Certainly not frozen as it had been in mid-January, the floodplain last Saturday morning looked more like it does in most springs (excepting our recent multi-year drought, of course). Trees normally in the middle of a field lying abreast one of the major creeks found themselves under a significant amount of water, their contact with the ground hidden beneath the leftovers from two nights of hellacious deluges.
Despite a massive amount of water moving over the spillway and heading downstream, so much so that it flooded most of the minor islands resting in the middle of the runoff zone, the abundance of water failed to reach the cataclysmic levels from just over a year ago. So much rain fell during those three days that it overflowed the retaining wall and took with it much of the supporting earth that held up a major thoroughfare and part of the trail circumscribing the lake park. Due to the significant damage caused by that series of storms, a major part of the biking and walking trail near the spillway remains closed as traffic is diverted to a temporary path built quite a distance from the water’s edge. Much to-do is ongoing with regards to what should be done in order to restore the retaining wall and spillway area to its prior condition.
Although the spray was still visible from the new vantage point provided by the temporary route so far removed from the damaged retaining wall, before last spring’s damage I would have been able to stand directly against that fence to snap even better photos of where the artificial runoff zone meets with the original and natural creek. Despite the distance, though, you can still see that a great deal of water was moving down the spillway and heading off downstream. When the wind blew just right, multiple rainbows appeared in the spray and, at least standing in that position, a bit of the cool water could be felt as it wafted across the walking trail.
It’s hard to appreciate from that view precisely how much water was rushing downstream as it toppled over the lake damn and hurried along the spillway. I can tell you enough water moved by quickly such that it would easily have swept an adult off their feet and carried them in tumultuous arms to a very wet and dangerous drop nearer the creek. And the sound was spectacular, a rough, heavy, forceful breathing that sounded like one continuous exhale from giant lungs, a rumble and roar that could be felt as much as heard.

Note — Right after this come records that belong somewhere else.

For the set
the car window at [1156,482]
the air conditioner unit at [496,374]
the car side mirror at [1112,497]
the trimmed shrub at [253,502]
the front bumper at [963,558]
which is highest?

When finally I reached the other side of the spillway, I found the security gate had been opened by someone. I would never have considered crossing the safety barrier had it been closed, yet I didn’t hesitate to walk back through thick brush and verdant woodlands to snap a photo or two since that forbidden path had somehow been made available. Standing upon the edge of the embankment where the water’s spray and overwhelming voice seemed to control the whole world, I felt somewhat in awe at the sheer force of the rushing torrent as it swept past me on its way toward the Gulf of Mexico, a journey that would span hundreds of miles and a great deal of the state of Texas.
Do know I have many other photographs and what I hope to be one or more presentable videos from this walk. There was so much to see and experience that day. My intention is to share more of that with you in the near future.